ASSIGNED TASK:
Output, exactly as written, the lines below from the one that has "Maglia jacquard in" through the one that has "Work Cabinet with"; nothing else, and no pictures.

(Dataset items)

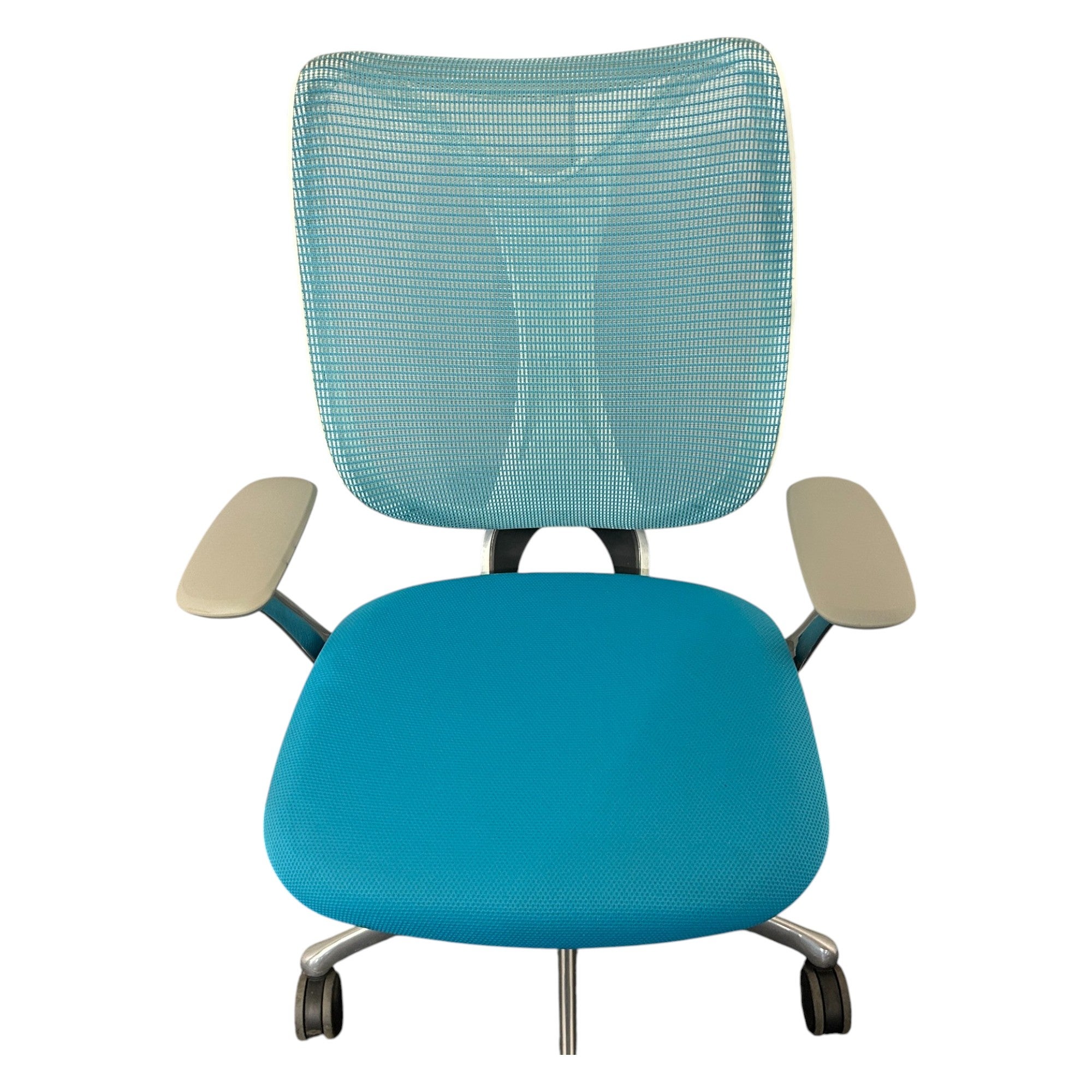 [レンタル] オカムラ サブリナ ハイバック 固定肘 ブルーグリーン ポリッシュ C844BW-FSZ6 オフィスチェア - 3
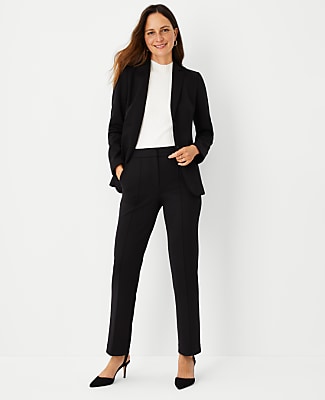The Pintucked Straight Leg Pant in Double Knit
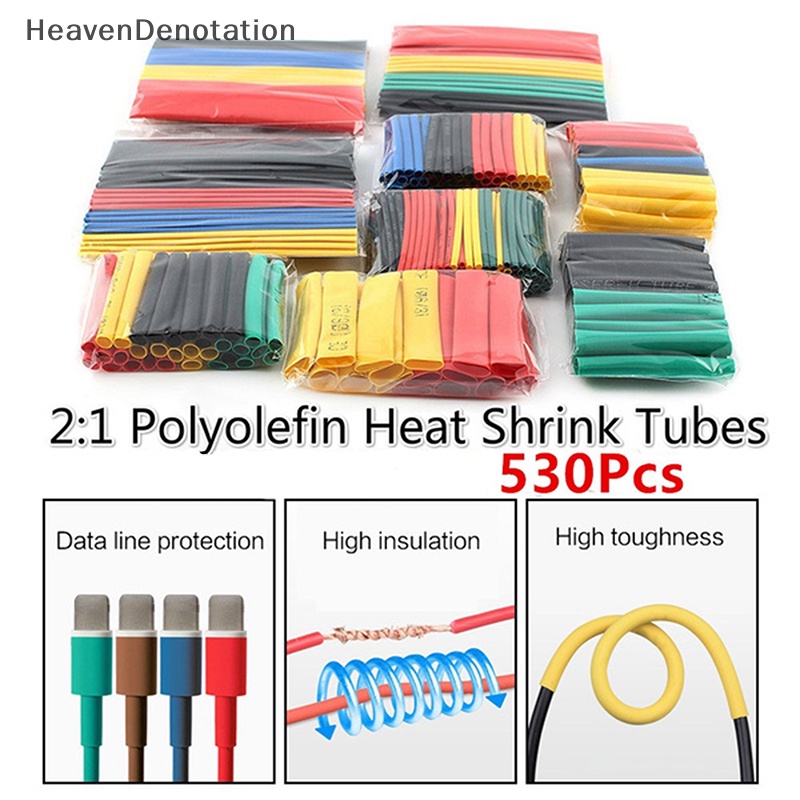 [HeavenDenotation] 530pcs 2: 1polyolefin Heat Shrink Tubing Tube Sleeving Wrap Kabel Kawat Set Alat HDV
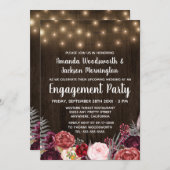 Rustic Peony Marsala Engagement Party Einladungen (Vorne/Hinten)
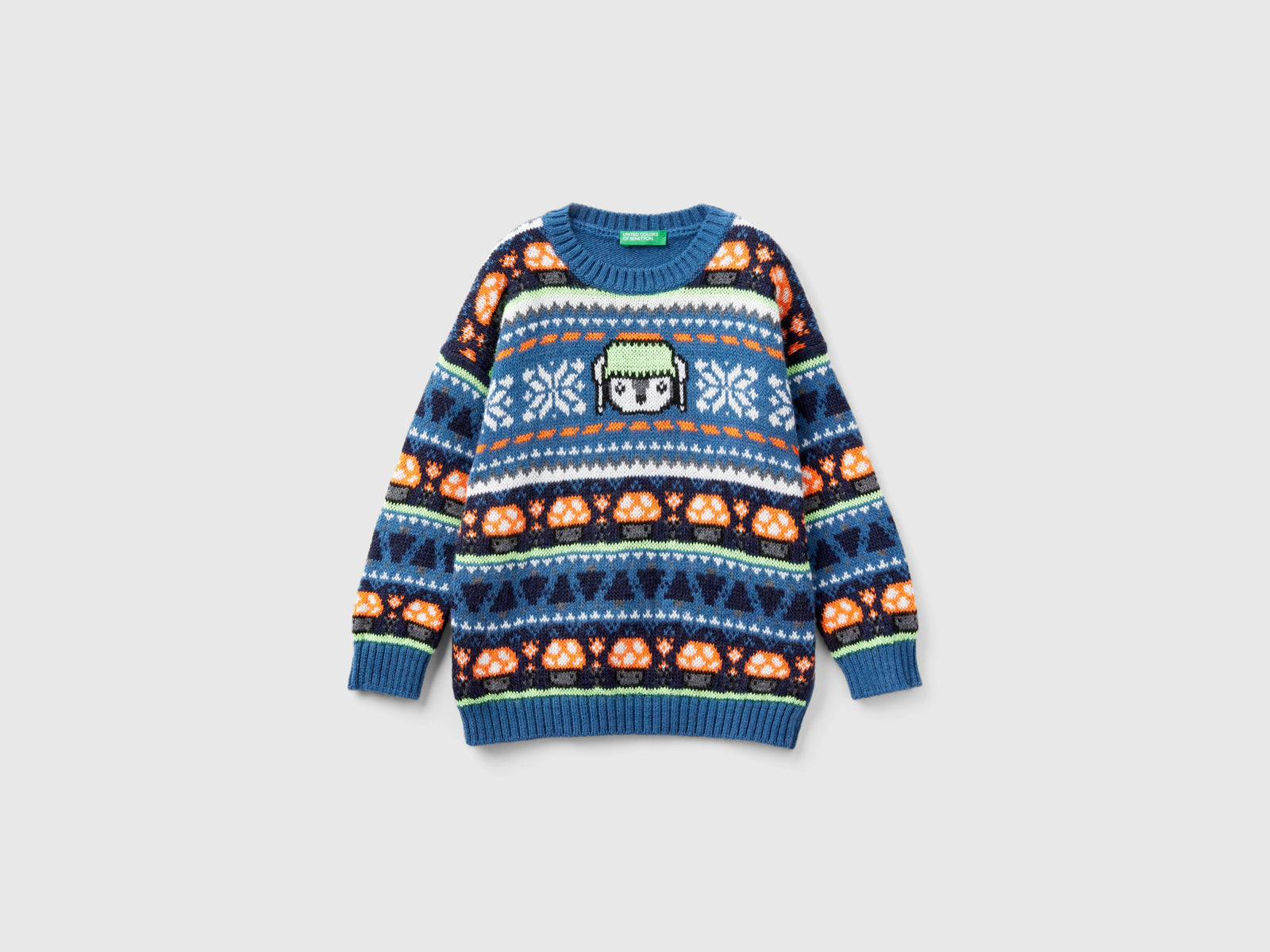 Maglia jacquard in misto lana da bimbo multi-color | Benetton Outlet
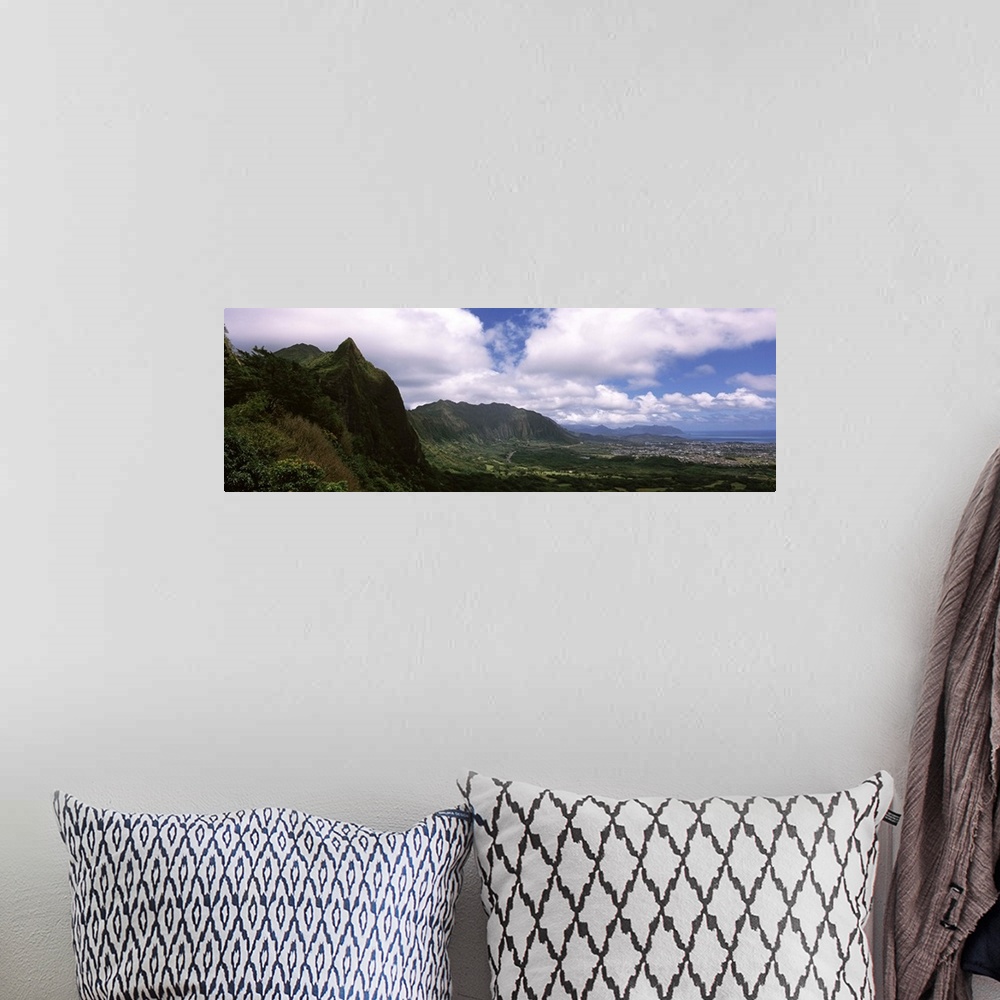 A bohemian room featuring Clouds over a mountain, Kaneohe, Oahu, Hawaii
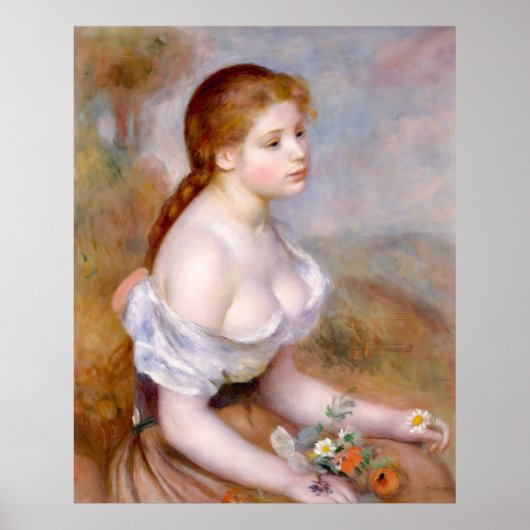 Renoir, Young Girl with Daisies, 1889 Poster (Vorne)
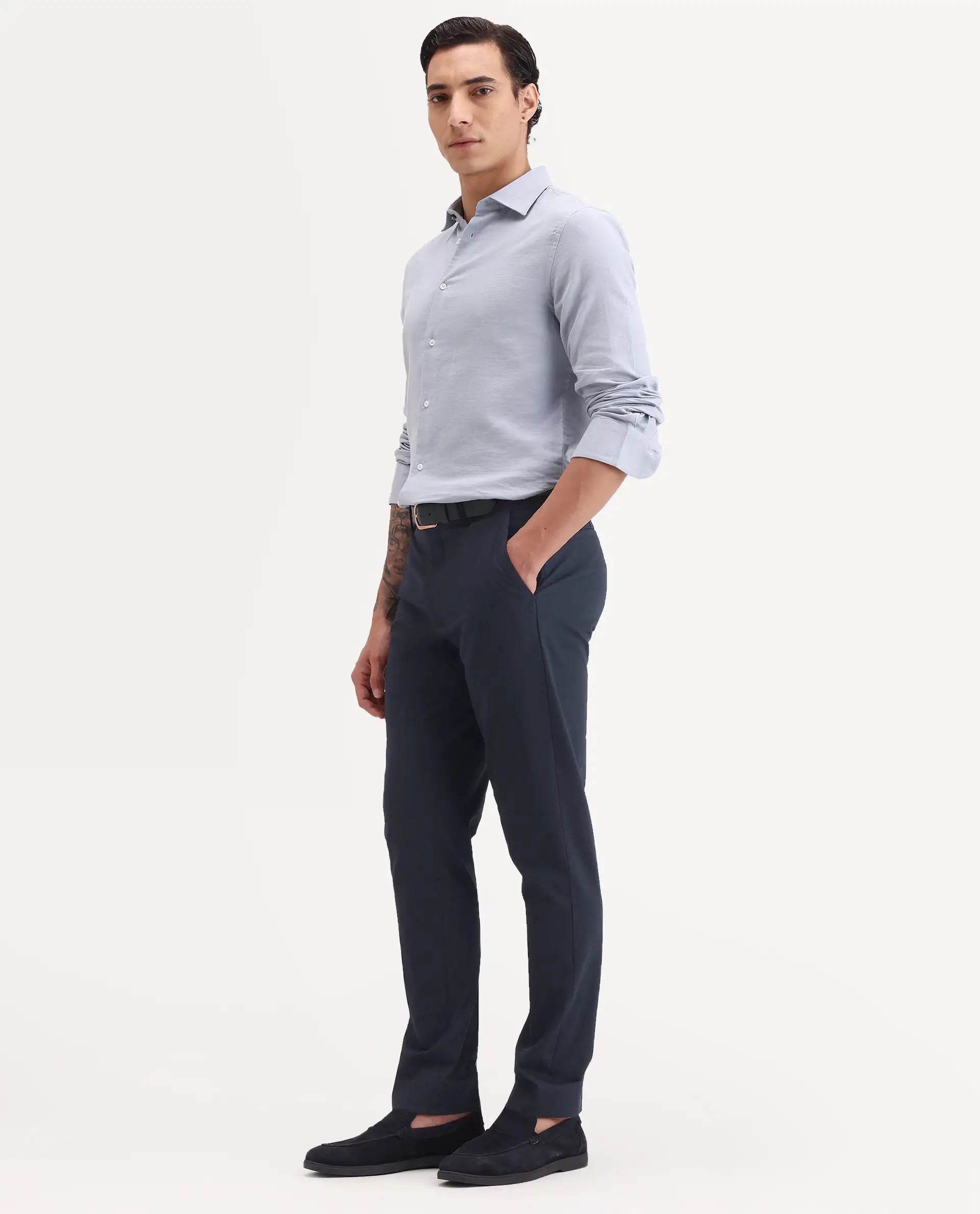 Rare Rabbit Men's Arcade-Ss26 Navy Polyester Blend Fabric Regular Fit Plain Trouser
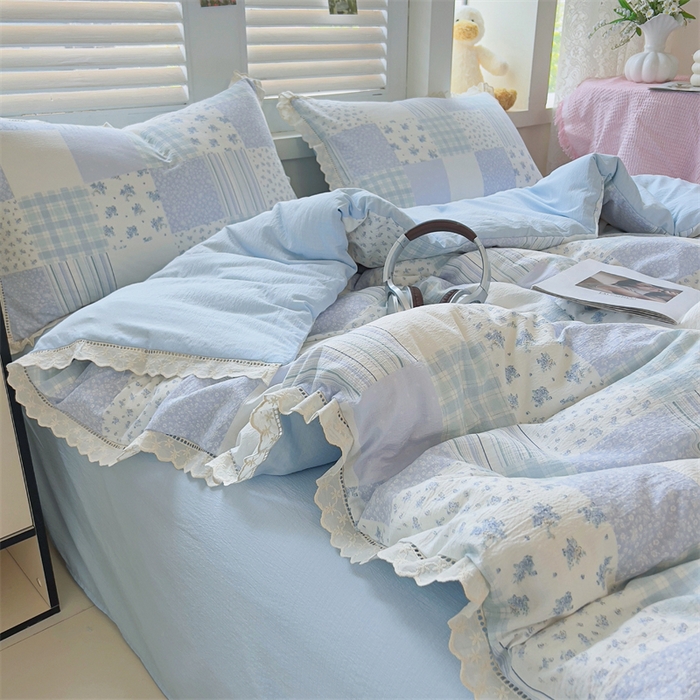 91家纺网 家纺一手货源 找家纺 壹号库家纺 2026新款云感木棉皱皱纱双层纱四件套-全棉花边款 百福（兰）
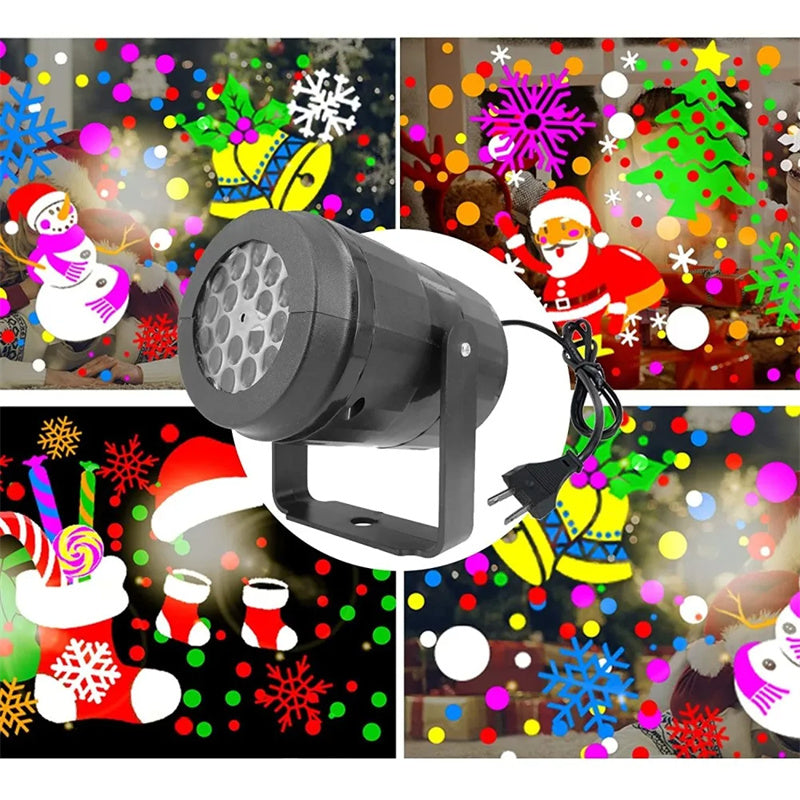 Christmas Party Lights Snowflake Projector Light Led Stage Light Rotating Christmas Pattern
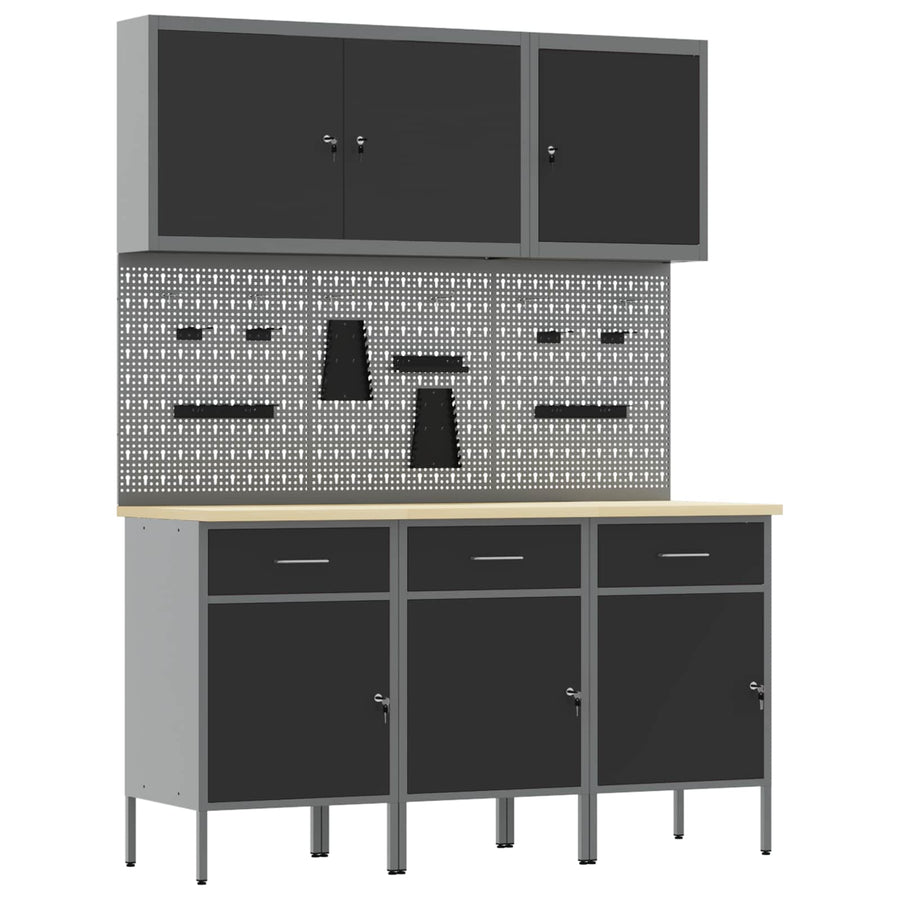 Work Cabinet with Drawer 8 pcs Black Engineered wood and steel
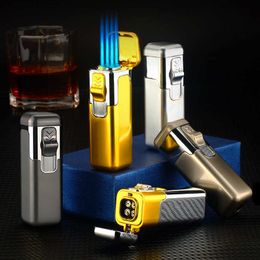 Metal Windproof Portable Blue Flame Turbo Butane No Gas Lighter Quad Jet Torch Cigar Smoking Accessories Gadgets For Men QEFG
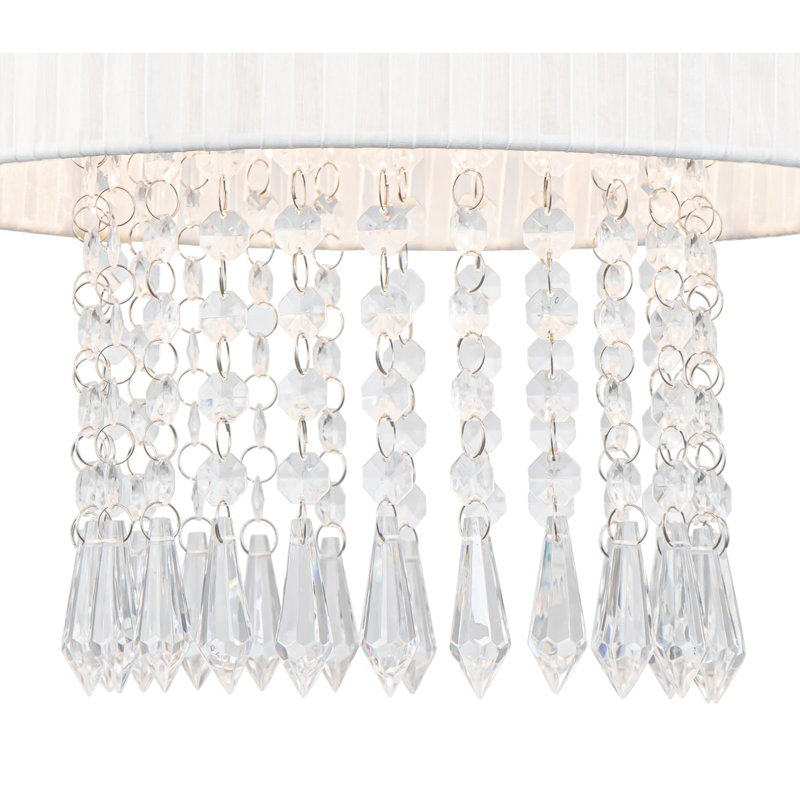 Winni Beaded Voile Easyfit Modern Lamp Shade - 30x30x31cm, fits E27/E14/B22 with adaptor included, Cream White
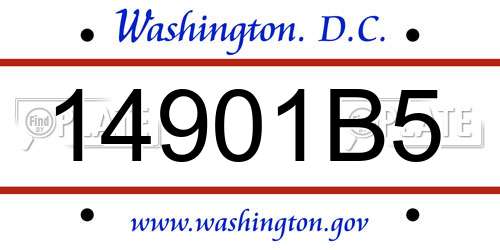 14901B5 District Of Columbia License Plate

OUTPUT:
 Maglia jacquard in misto lana da bimbo multi-color | Benetton Outlet
 A bohemian room featuring Clouds over a mountain, Kaneohe, Oahu, Hawaii
 Renoir, Young Girl with Daisies, 1889 Poster (Vorne)
 Rare Rabbit Men's Arcade-Ss26 Navy Polyester Blend Fabric Regular Fit Plain Trouser
 91家纺网 家纺一手货源 找家纺 壹号库家纺 2026新款云感木棉皱皱纱双层纱四件套-全棉花边款 百福（兰）
 Christmas Party Lights Snowflake Projector Light Led Stage Light Rotating Christmas Pattern
 Work Cabinet with Drawer 8 pcs Black Engineered wood and steel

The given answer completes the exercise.